Michael L. Wang, M.D., from the University of Texas MD Anderson Cancer Center in Houston, and colleagues conducted a phase 2 study to examine use of oral ibrutinib at a daily dose of 560 mg in 111 patients (mean age, 68 years) with relapsed or refractory mantle-cell lymphoma (86 percent with intermediate- or high-risk disease). Participants were enrolled into two groups based on previous treatment with bortezomib.
The researchers found that mild or moderate diarrhea, fatigue, and nausea were the most common treatment-related adverse events. Grade 3 or higher hematologic events occurred infrequently and included neutropenia, thrombocytopenia, and anemia (in 16, 11, and 10 percent of patients, respectively).
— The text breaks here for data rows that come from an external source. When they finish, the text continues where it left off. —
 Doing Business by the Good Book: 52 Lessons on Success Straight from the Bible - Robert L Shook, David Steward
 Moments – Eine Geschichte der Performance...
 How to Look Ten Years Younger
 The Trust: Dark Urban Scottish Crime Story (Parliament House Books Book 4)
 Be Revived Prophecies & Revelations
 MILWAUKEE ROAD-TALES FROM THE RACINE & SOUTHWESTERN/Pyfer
The response rate was 68 percent and included a complete response rate of 21 percent and a partial response rate of 47 percent. The response rate was unaffected by prior bortezomib treatment. The estimated median response duration was 17.5 months and the estimated median progression-free survival was 13.9 months. Median overall survival was not reached during follow-up (median of 15.3 months). At 18 months, the estimated rate of overall survival was 58 percent.
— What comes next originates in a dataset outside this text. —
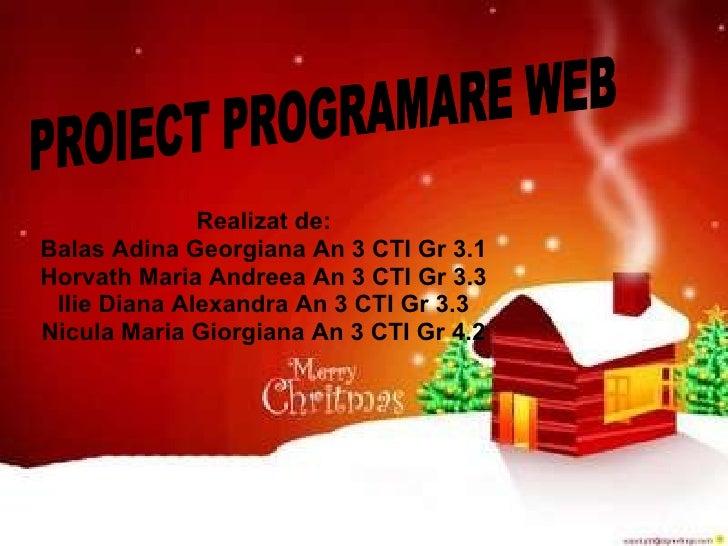 Realizat de: Balas Adina Georgiana An 3 CTI Gr 3.1 Horvath Maria Andreea An 3 CTI Gr 3.3 Ilie Diana Alexandra An 3 CTI Gr ...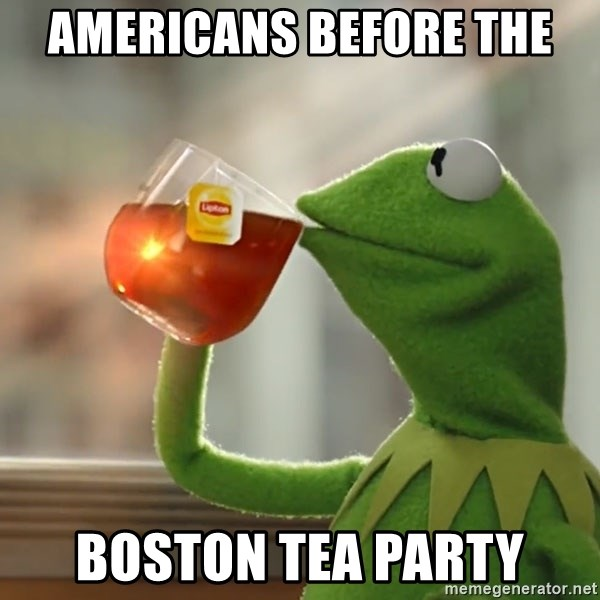 Kermit The Frog Drinking Tea - americans before the boston tea party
“The BTK inhibitor ibrutinib is a highly active new agent showing durable single-agent activity in relapsed and refractory mantle-cell lymphoma,” the authors write. “The favorable toxicity profile suggests that ibrutinib provides the opportunity for treatment with less intensive and more effective regimens than those currently available.”
The study was partially funded by Pharmacyclics and Janssen Biotech, the manufacturers of ibrutinib.